How it affects the system

  • Brings its own biology: any aquaponics or hydroponics system that uses soil ceases to be aquaponics or hydroponics in the strict sense
  • pH depends on source: peat-based mixes run acidic (5.5-6.0), compost-heavy mixes run neutral to slightly alkaline
  • Holds nutrients between waterings: reduces the frequency and precision required for nutrient management compared to soilless systems
  • Pest and pathogen vectors: introducing field soil into a clean indoor setup is the most common route for fungus gnat and root-knot nematode infestations

System compatibility

Works well in:

  • soil bed
  • wicking bed

Avoid in:

  • NFT channels
  • deep water culture (rafts)
  • media bed (ebb and flow)
  • drip
  • dutch bucket

Care notes

Used in wicking-bed systems and traditional in-ground or raised-bed gardens.

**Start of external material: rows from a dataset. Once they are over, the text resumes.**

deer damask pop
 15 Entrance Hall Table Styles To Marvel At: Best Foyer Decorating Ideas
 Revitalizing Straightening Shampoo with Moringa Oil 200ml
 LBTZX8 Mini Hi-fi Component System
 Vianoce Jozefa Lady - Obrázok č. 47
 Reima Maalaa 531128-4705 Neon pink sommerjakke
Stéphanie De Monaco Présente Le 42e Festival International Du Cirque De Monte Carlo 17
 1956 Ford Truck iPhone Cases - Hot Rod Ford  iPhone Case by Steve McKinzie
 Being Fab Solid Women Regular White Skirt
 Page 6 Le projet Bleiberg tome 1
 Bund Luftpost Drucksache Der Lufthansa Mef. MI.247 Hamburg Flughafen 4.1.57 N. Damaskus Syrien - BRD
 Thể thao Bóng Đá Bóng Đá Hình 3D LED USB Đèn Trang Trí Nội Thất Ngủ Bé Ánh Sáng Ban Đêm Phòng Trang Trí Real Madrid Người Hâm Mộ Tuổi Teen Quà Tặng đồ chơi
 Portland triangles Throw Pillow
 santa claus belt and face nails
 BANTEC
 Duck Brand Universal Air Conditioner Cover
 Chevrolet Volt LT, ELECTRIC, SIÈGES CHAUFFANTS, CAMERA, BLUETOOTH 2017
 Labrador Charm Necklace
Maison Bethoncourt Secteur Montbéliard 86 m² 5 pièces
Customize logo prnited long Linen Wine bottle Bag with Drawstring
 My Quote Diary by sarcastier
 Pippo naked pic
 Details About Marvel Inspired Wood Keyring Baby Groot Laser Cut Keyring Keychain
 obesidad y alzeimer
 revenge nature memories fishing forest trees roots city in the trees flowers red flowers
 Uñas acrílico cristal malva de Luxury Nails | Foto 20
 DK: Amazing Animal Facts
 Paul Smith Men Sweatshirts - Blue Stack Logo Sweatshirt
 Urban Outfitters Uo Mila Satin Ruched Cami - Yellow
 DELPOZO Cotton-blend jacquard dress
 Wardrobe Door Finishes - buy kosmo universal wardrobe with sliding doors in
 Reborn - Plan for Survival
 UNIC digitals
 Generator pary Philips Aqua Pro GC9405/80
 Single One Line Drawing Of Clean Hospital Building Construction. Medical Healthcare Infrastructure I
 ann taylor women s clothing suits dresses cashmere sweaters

The site lists soil-bed as a system option because many readers grow some crops in soil alongside their hydroponics/aquaponics setup; the garden planner skips chemistry rules in soil-bed mode.

Crops that work in soil-based mix

231 edible crops in the catalog list this medium as compatible.

Sources

Data drawn from: rhs-uk, university-of-florida-ifas. Last verified 2026-05-13.